The Evolution From Fuel Surcharge to Profit Machine

Let's rewind to 2008. Airlines were hemorrhaging money as oil prices skyrocketed. American Airlines made a controversial decision: they'd start charging $15 for the first checked bag. It was framed as a temporary measure. "This is about fuel costs," they insisted. "When oil prices stabilize, these fees will disappear."

Oil prices did stabilize. The fees didn't just stay—they multiplied and metastasized.

According to a 2023 study by the Government Accountability Office, U.S. airlines collected $2.73 billion in baggage fees alone. That's not including seat selection, checked bag fees for premium cabins, gate-checked bag fees, oversized luggage fees, sports equipment fees, or the myriad other charges that have become standard practice. When you factor in all ancillary revenue, U.S. carriers hauled in over $26 billion in extra fees beyond ticket prices in 2022.

The airlines will tell you these are optional charges. That you can choose not to pay them. But that's where the sophisticated manipulation begins. They've fundamentally restructured how airfare is sold, creating a system where the advertised price bears almost no relationship to what you actually pay.

The Deceptive Price Advertised vs. Price Paid Game

Here's what infuriates me most: the bait-and-switch nature of modern airline pricing. When you search for flights on Google Flights or Kayak, you see a number. Let's say $149 for a round trip from Boston to New York.

That $149 is a fantasy.

You're flying with one bag? Add $35-$60 depending on the airline. Flying with your family? That multiplies quickly. Booking a seat in advance because you have mobility issues? Another $15-$50. Actually want to board before the airline forces everyone to gate-check bags? That's $10 extra.

The Federal Trade Commission has made token gestures toward regulating this.
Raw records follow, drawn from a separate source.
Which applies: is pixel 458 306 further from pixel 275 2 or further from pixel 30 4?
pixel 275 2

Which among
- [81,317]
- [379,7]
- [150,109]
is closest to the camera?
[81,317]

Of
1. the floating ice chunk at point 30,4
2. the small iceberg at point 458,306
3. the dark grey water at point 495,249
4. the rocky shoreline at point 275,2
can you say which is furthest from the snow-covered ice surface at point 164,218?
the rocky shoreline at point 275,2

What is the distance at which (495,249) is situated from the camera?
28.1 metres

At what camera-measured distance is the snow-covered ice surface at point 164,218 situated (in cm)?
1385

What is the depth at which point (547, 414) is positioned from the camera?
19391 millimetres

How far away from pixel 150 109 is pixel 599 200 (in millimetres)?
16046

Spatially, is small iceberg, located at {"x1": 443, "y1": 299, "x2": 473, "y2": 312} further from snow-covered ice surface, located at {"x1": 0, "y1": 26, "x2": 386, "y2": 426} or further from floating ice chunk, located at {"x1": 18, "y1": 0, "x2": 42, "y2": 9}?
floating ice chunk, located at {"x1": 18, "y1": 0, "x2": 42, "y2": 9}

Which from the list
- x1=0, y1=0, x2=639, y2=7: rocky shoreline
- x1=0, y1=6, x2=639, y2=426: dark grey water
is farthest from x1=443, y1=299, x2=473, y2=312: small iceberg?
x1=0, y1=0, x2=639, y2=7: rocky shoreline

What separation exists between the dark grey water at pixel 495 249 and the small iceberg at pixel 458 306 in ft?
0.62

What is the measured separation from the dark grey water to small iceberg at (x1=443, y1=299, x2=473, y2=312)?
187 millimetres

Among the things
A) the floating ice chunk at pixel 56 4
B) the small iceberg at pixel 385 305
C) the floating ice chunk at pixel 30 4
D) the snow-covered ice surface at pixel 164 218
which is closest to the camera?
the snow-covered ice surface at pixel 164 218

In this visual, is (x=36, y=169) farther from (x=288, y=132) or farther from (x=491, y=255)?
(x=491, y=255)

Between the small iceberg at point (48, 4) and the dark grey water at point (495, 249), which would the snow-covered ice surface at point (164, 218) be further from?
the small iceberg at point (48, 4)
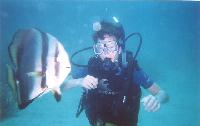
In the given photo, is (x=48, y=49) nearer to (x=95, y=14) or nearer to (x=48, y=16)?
(x=48, y=16)

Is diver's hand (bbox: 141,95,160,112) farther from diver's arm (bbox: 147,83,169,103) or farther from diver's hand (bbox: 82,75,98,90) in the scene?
diver's hand (bbox: 82,75,98,90)

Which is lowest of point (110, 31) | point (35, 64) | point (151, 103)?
point (151, 103)

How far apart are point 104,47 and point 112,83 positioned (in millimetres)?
258

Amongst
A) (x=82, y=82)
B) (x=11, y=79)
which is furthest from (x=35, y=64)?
(x=82, y=82)

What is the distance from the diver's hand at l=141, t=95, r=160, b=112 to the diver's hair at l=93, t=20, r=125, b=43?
457 mm

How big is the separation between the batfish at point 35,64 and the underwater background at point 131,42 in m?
0.05

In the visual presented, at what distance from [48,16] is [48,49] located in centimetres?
24

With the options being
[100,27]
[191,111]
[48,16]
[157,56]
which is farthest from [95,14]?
[191,111]

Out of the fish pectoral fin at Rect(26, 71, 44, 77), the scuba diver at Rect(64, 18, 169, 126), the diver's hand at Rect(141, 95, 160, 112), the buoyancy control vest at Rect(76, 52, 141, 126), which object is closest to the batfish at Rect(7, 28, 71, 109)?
the fish pectoral fin at Rect(26, 71, 44, 77)

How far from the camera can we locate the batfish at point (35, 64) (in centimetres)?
265

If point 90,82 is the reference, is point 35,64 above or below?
above

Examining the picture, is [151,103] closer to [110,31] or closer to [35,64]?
[110,31]

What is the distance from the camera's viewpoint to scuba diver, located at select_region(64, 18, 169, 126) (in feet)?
8.77

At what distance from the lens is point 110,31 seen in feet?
8.77
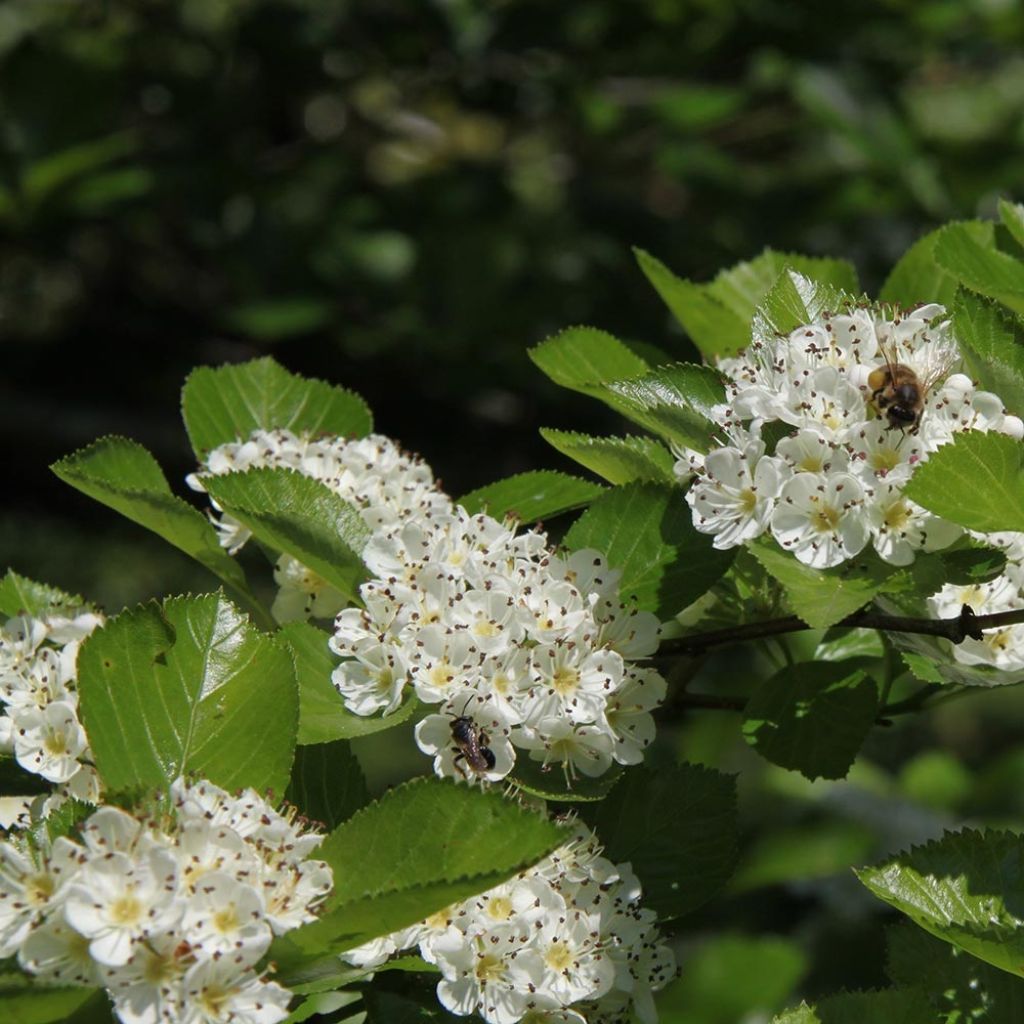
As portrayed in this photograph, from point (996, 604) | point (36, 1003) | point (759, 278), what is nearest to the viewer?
point (36, 1003)

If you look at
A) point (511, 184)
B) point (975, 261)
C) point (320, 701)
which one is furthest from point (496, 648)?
point (511, 184)

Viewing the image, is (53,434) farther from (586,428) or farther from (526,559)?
(526,559)

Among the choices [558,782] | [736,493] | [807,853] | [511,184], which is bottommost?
[807,853]

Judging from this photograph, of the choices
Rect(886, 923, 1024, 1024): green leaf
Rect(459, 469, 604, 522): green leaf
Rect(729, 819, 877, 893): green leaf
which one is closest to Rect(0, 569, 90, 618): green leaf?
Rect(459, 469, 604, 522): green leaf

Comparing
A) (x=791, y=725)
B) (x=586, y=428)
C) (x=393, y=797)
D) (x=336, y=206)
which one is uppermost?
(x=393, y=797)

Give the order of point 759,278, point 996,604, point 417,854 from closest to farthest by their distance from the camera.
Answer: point 417,854 → point 996,604 → point 759,278

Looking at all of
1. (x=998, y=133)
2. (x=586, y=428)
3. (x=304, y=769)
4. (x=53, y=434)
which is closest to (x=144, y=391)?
(x=53, y=434)

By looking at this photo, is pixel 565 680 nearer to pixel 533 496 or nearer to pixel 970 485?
pixel 533 496

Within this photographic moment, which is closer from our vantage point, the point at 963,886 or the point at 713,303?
the point at 963,886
In 2012, they required airlines to display all mandatory fees during search results. But the ancillary fees—the ones they hope you don't think about until you're at the airport—remain hidden until the final checkout screen.

Southwest is the exception that proves the rule. They include two free checked bags and a carry-on. Their ticket prices appear higher initially, but customers know exactly what they're getting. Their model proves that transparent pricing doesn't destroy profitability. Yet somehow, every other airline continues with this shell game.

When Your Bag Becomes a Crime

The oversized bag scam deserves special attention. Airlines claim they need to enforce size restrictions for safety and operational efficiency. That's partially legitimate. But then they deploy bag-measuring contraptions at gates that seem specifically calibrated to catch bags that fit the stated dimensions.

I watched a woman at LaGuardia be charged $75 because her carry-on was deemed oversized. It was a standard roller bag—the kind that airlines show in their own advertisements fitting in overhead bins. The difference? This particular airline was overbooked and needed to reduce the number of bags on the aircraft. So they simply measured more strictly that day.

When you call airlines to complain, they'll cite their published dimensions. "Exactly 22 x 14 x 9 inches," they'll say. But their enforcement is arbitrary. I've seen identical bags approved and rejected on the same day by the same airline.

The Loyalty Program Illusion

Airlines offer frequent flyer programs as though they're giving you something. "Earn miles! Unlock benefits! Get free upgrades!"

What they don't tell you is that the base economy fares they advertise are often impossible to redeem miles against. Want to book a flight using your accumulated miles? The airline has likely made those premium economy seats unavailable to frequent flyers—available only to people paying full price with cash.

Worse, many airlines devalue their programs regularly. A mile earned in 2015 might be worth significantly less today. You're incentivized to spend money immediately rather than accumulate value over time. And if you don't use your miles? Most programs have policies allowing them to expire if you're not active.

If you've found yourself trapped in airline fee hell before, you might recognize these same psychological tactics companies use to extract money from subscriptions—the hidden charges, the buried cancellation options, the deliberate complexity.

What You Can Actually Do

Complaining to airlines rarely works. I've tried. Customer service representatives are trained to tell you the charges are in their terms and conditions. They are—buried in dense text that requires a lawyer to parse.

Instead, your power is in choosing airlines strategically. Compare total price, not base ticket price. Use flight search tools that show all-in costs. Vote with your wallet for airlines with transparent pricing. And if enough of us do this, eventually the market will respond.

Until then, budget airlines will continue to treat baggage fees like slot machines. Because fundamentally, the airline industry has concluded that confusing passengers and hitting them with surprise charges is more profitable than simply charging a fair price upfront.

And as long as we keep paying, they'll keep charging.